Да, иного выхода у меня теперь нет — быть злым, дрянным, скверным и делать только плохое. Воровать горстями сахар из пузатой сахарницы со склеенной крышечкой (я когда-то разбил). Дразнить и дергать за хвост беременную кошку, дремлющую на старом сундуке. Тайком зажигать спички между двойных дверей коридора, любуясь синеватым пламенем, озаряющим темное убежище, прорезь для почтового ящика и дверной крюк. Виснуть и кататься на двери в комнату, обхватив ее коленями и крепко ухватившись за дверную ручку. А что еще остается человеку, который живет здесь, в этих комнатах, но которого для всех словно бы и нет. В то время как незваный пришелец, явившийся сюда из другого, неведомого мне мира, не просто есть, а как бы есть вдвойне, поскольку ради него все хлопочут, спешат накормить его обедом и напоить сладким чаем с конфетами из коробки!
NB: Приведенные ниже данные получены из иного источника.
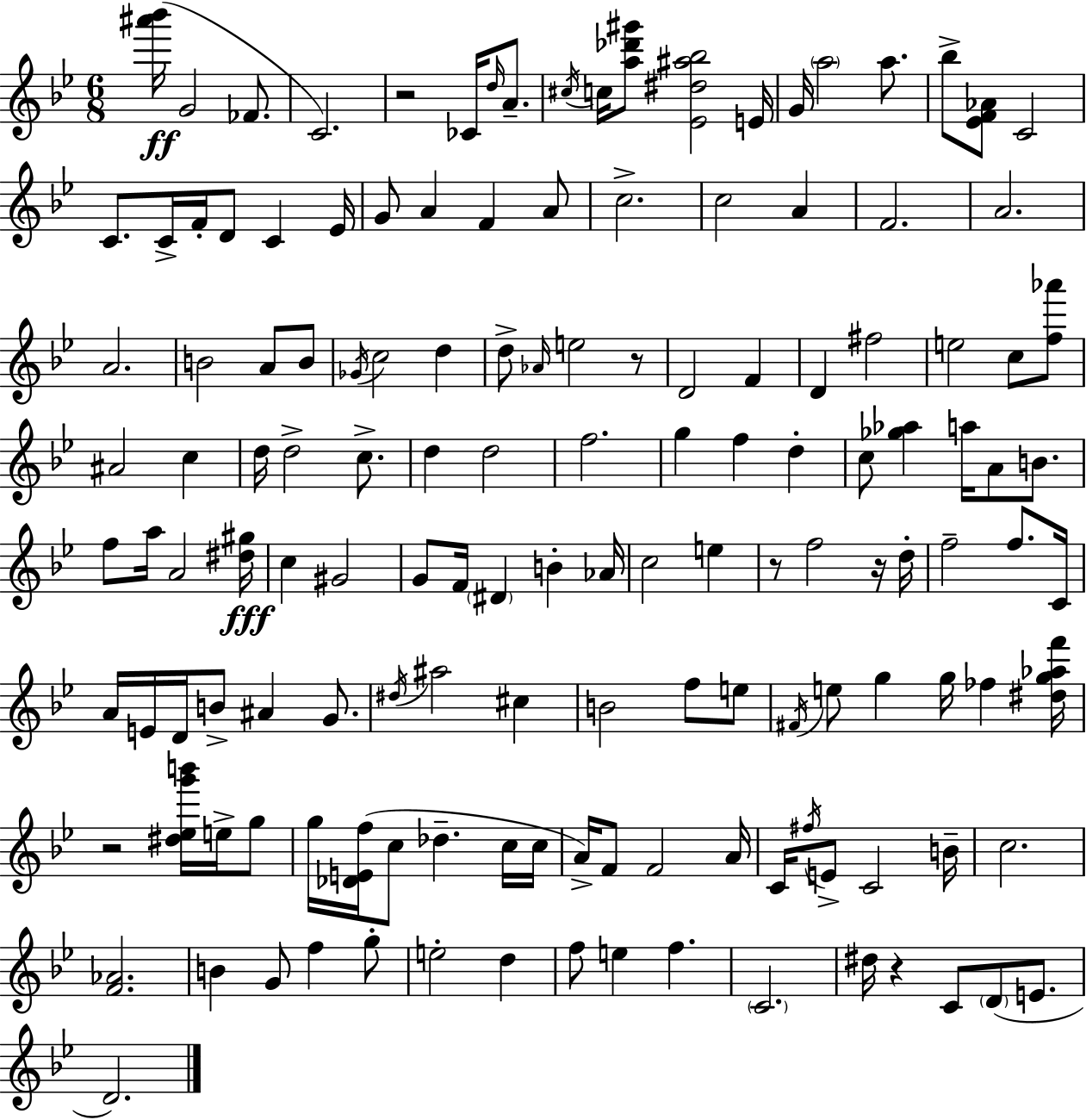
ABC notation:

X:1
T:Untitled
M:6/8
L:1/4
K:Bb
[^a'_b']/4 G2 _F/2 C2 z2 _C/4 d/4 A/2 ^c/4 c/4 [a_d'^g']/2 [_E^d^a_b]2 E/4 G/4 a2 a/2 _b/2 [_EF_A]/2 C2 C/2 C/4 F/4 D/2 C _E/4 G/2 A F A/2 c2 c2 A F2 A2 A2 B2 A/2 B/2 _G/4 c2 d d/2 _A/4 e2 z/2 D2 F D ^f2 e2 c/2 [f_a']/2 ^A2 c d/4 d2 c/2 d d2 f2 g f d c/2 [_g_a] a/4 A/2 B/2 f/2 a/4 A2 [^d^g]/4 c ^G2 G/2 F/4 ^D B _A/4 c2 e z/2 f2 z/4 d/4 f2 f/2 C/4 A/4 E/4 D/4 B/2 ^A G/2 ^d/4 ^a2 ^c B2 f/2 e/2 ^F/4 e/2 g g/4 _f [^dg_af']/4 z2 [^d_eg'b']/4 e/4 g/2 g/4 [_DEf]/4 c/2 _d c/4 c/4 A/4 F/2 F2 A/4 C/4 ^f/4 E/2 C2 B/4 c2 [F_A]2 B G/2 f g/2 e2 d f/2 e f C2 ^d/4 z C/2 D/2 E/2 D2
Одним словом, решено: только зло излечит меня от обиды. И едва лишь я принял это решение, как со мною произошло нечто странное, постыдное и нелепое — в экзистенциальном смысле именуемое конфузом или скандалом. Я до сих пор помню, как мать позвала меня в другую комнату, где уже был накрыт обеденный стол, вручила мне тарелку с горячим, подернутым золотистой паутинкой жира куриным бульоном, приготовленным для дедушки, и сказала с повелительными нотками в голосе: «Подержи, пожалуйста. Мне надо смахнуть со стола». Я, разумеется, подчинился, бережно взял тарелку, склонившись над ней, как над величайшей драгоценностью, и вот тут-то… произошло! То ли после долгого плача рот у меня был полон слюны, то ли запах горячего бульона раздразнил мои слюнные железы. Но я неосторожно приоткрыл рот, произвел судорожное и запоздалое глотательное движение, и — уж не знаю, со зла или не со зла, — длинная, смачная, увесистая капля слюны с примесью носовых выделений упала в тарелку. Упала на глазах матери, отца и сидящего на диване дедушки, который своим отсутствующим видом хотел было показать, будто ничего не заметил, но сам же разоблачил себя тем, что смутился и покраснел еще больше меня — виновника всего случившегося.